Edit .env — every variable is listed below. REQUIRED must be set before first boot. OPTIONAL have working defaults.

Domain & Frontend
PUBLIC_URL
REQUIRED
PUBLIC_URL=https://testhide.yourcompany.com
Your public-facing URL. Must match SSL cert domain exactly. Used by CORS_ALLOWED_ORIGINS, GRAFANA_ROOT_URL, Angular bundles.
API_URL
REQUIRED
API_URL=https://testhide.yourcompany.com:7771
Angular embeds this at build time.
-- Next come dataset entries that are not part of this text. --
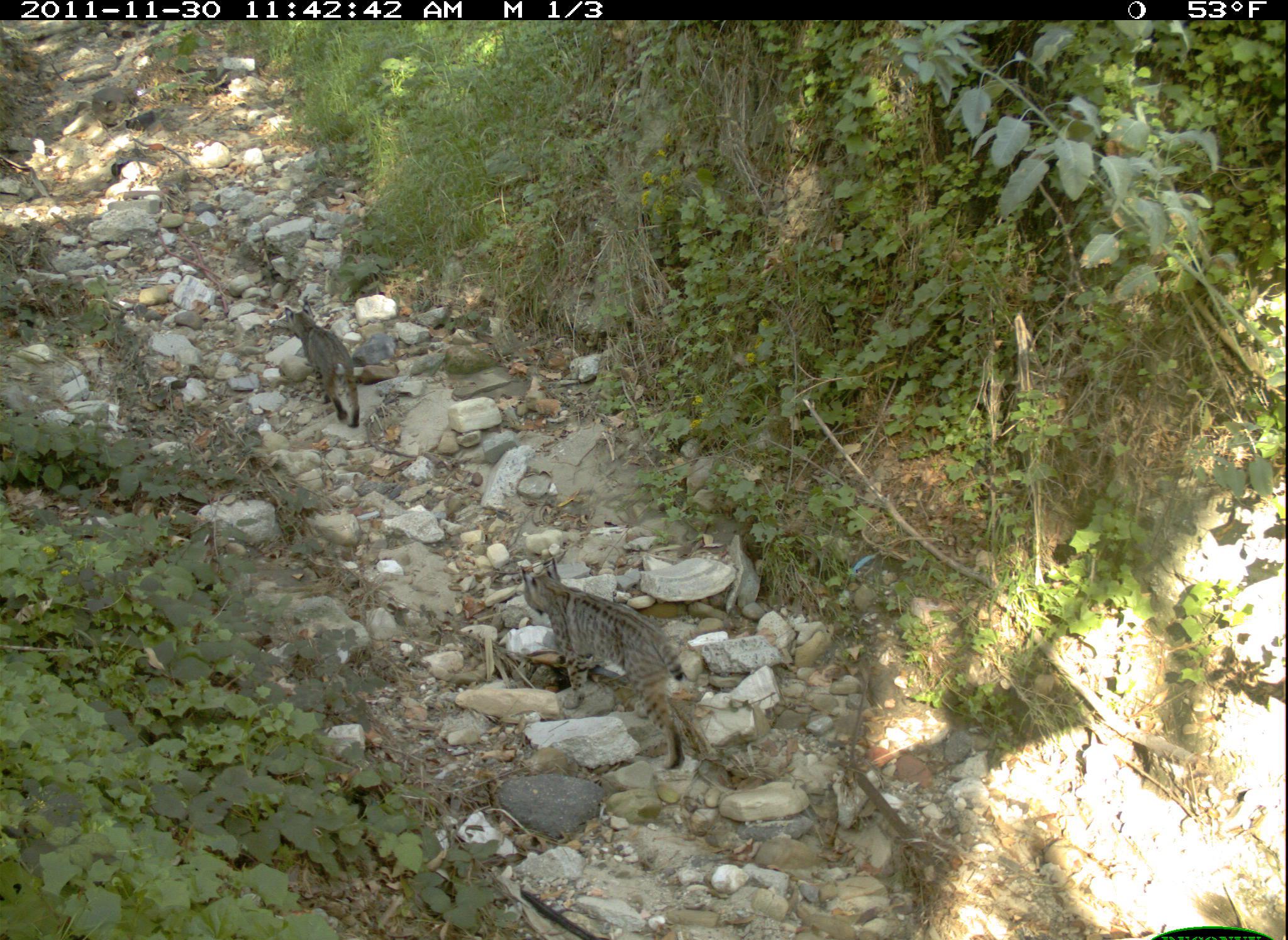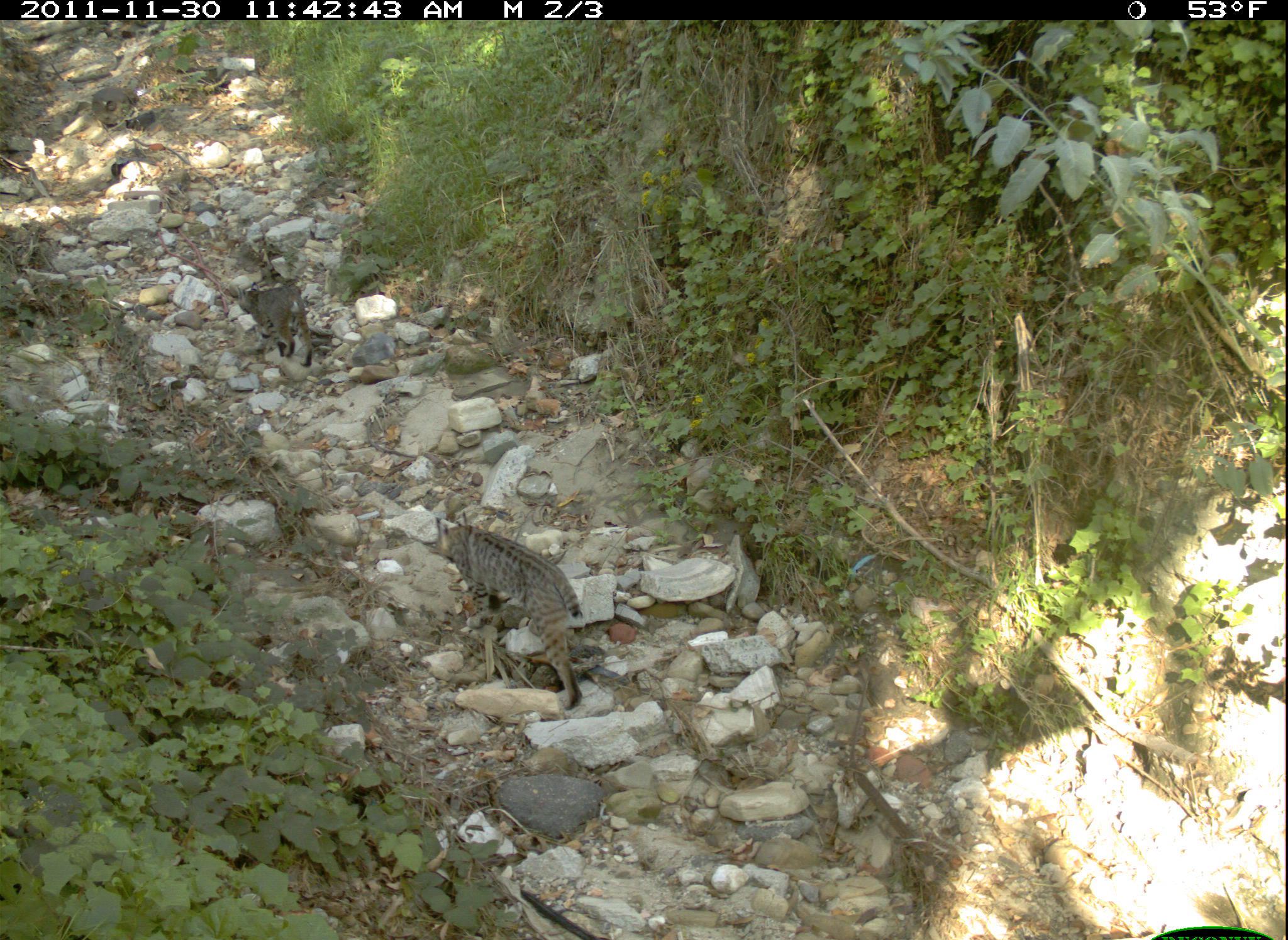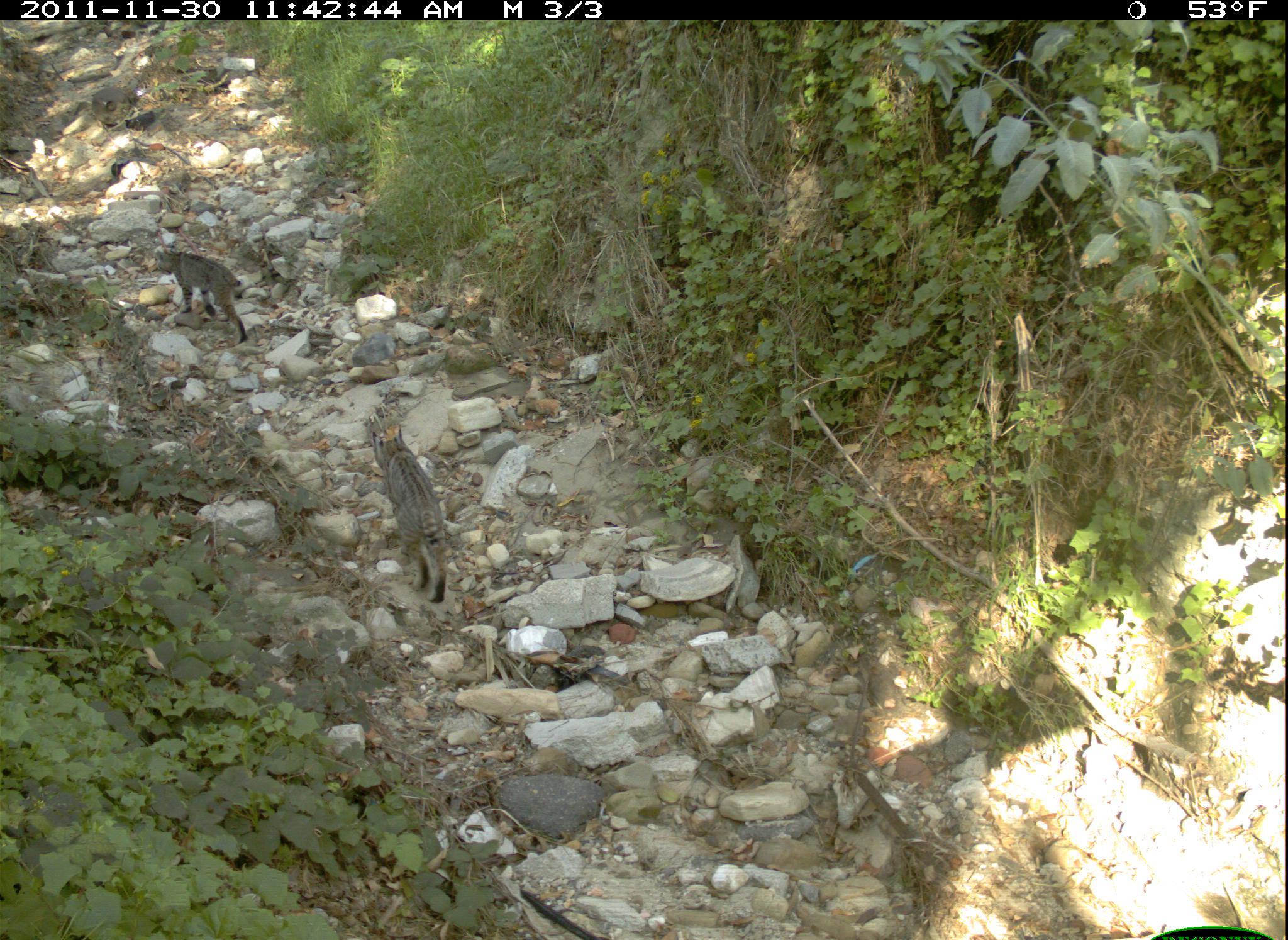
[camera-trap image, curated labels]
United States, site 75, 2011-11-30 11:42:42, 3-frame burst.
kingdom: Animalia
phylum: Chordata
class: Mammalia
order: Carnivora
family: Felidae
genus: Lynx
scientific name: Lynx rufus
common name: bobcat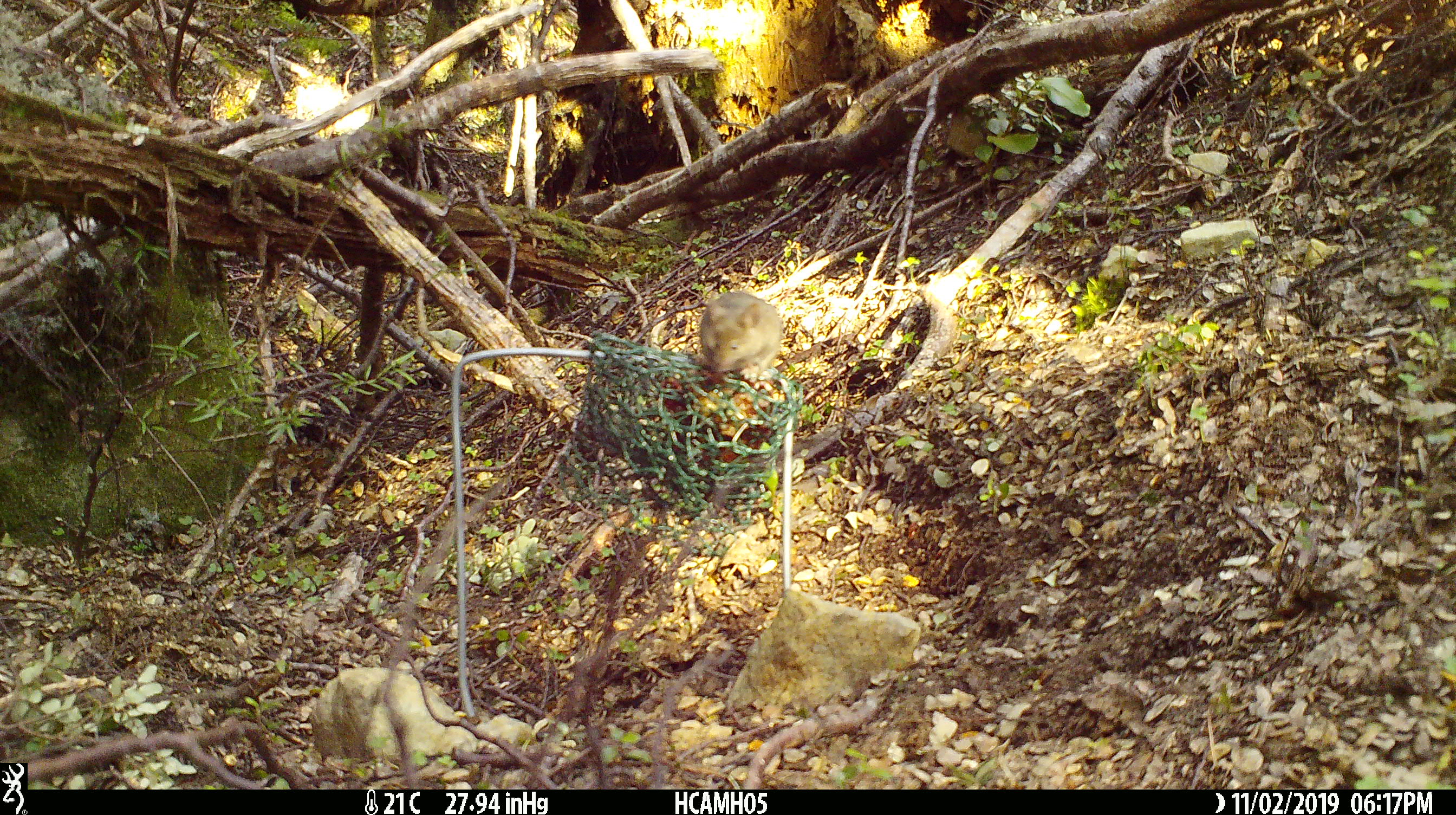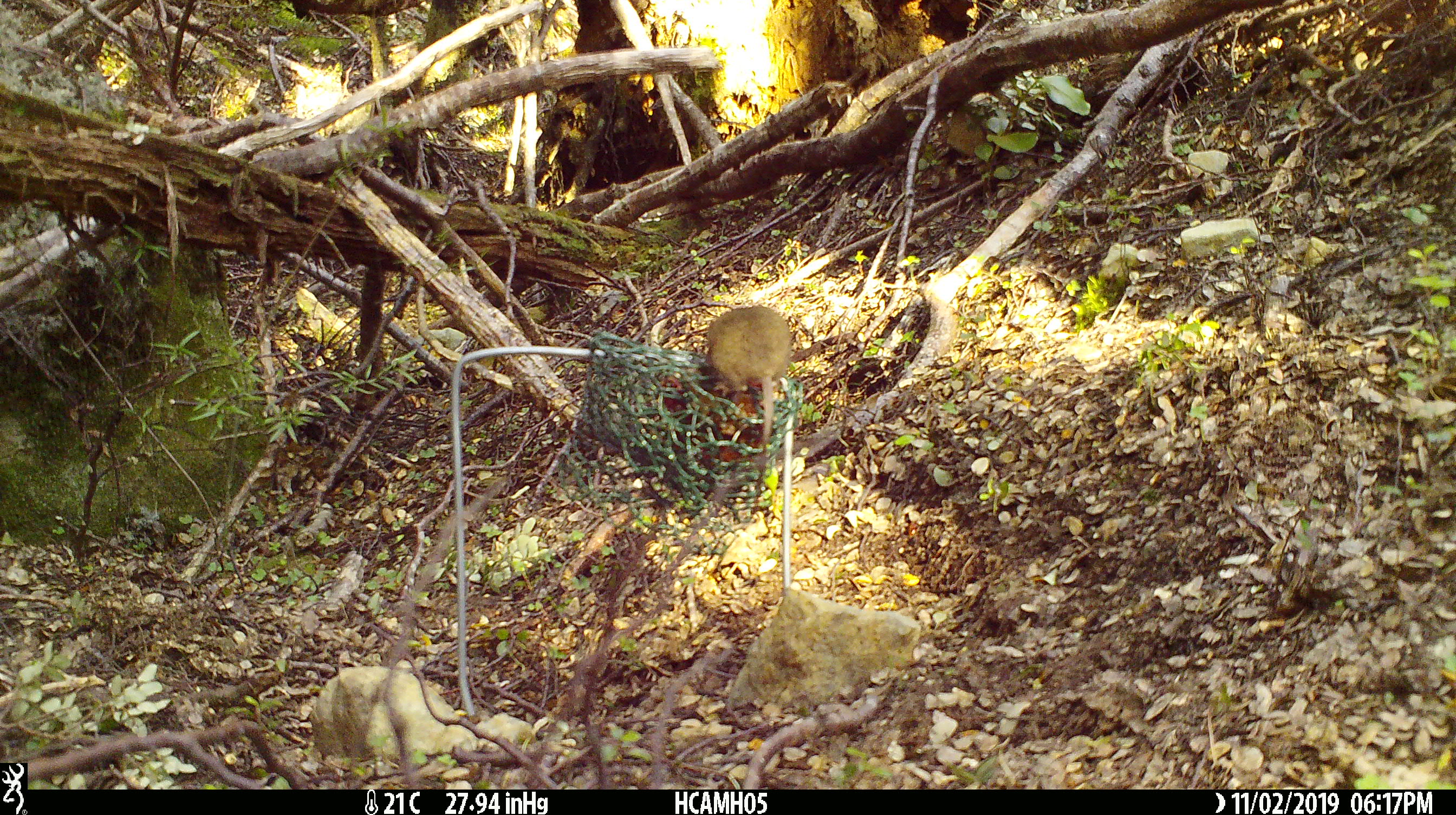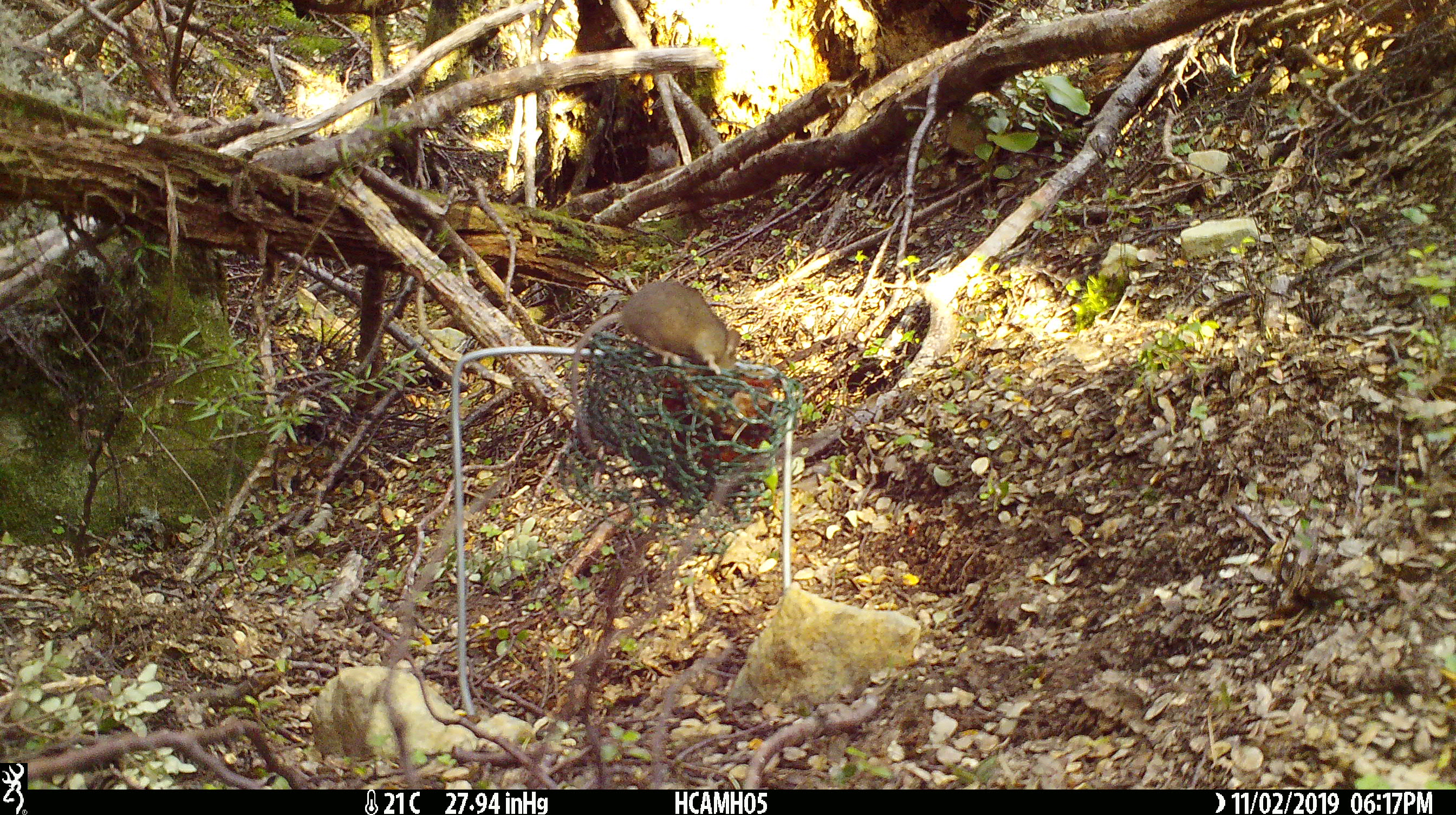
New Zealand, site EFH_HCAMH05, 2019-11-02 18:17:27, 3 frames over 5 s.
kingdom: Animalia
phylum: Chordata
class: Mammalia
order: Rodentia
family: Muridae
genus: Mus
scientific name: Mus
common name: mouse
Port 7771 is the AI API endpoint.
WS_URL
REQUIRED
WS_URL=wss://testhide.yourcompany.com:7771
WebSocket endpoint for agent connections and real-time build logs.
FRONTEND_PUBLIC_URL
REQUIRED
FRONTEND_PUBLIC_URL=https://testhide.yourcompany.com
Used for generating absolute links in notifications and emails.
CORS_ALLOWED_ORIGINS
default: PUBLIC_URL
CORS_ALLOWED_ORIGINS=https://testhide.yourcompany.com,https://staging.example.com
Comma-separated allow-list. Defaults to PUBLIC_URL. Add staging/dev origins if needed. Previous wildcard default * raised a startup security warning.
ENVIRONMENT
PRODUCTION
DEBUG
default: production / true / false
ENVIRONMENT=production
PRODUCTION=true
DEBUG=false
Set ENVIRONMENT=production in all prod/staging deployments — SEC-002 refuses startup with a default JWT_SECRET in those modes. Keep DEBUG=false for security headers and to disable stacktrace responses.
TESTHIDE_TRUST_PROXY
default: 0
TESTHIDE_TRUST_PROXY=1
Backend sits behind nginx — set to 1 so client IPs are read from X-Forwarded-For (rate limits, ban store, IP allowlists work correctly). Default 0 uses the TCP peer.
INTERNAL_API_URL
INTERNAL_WS_URL
PORT
do not change
INTERNAL_API_URL=http://backend:8080
INTERNAL_WS_URL=ws://backend:8080
PORT=8080
Internal Docker service names. Only change if you rename services in the compose file.
Security
JWT_SECRET
REQUIRED
JWT_SECRET=← click to generate
Master secret for JWT tokens AND the Docker sidecar auth (HMAC-SHA256). Generate once, never rotate without a full redeploy.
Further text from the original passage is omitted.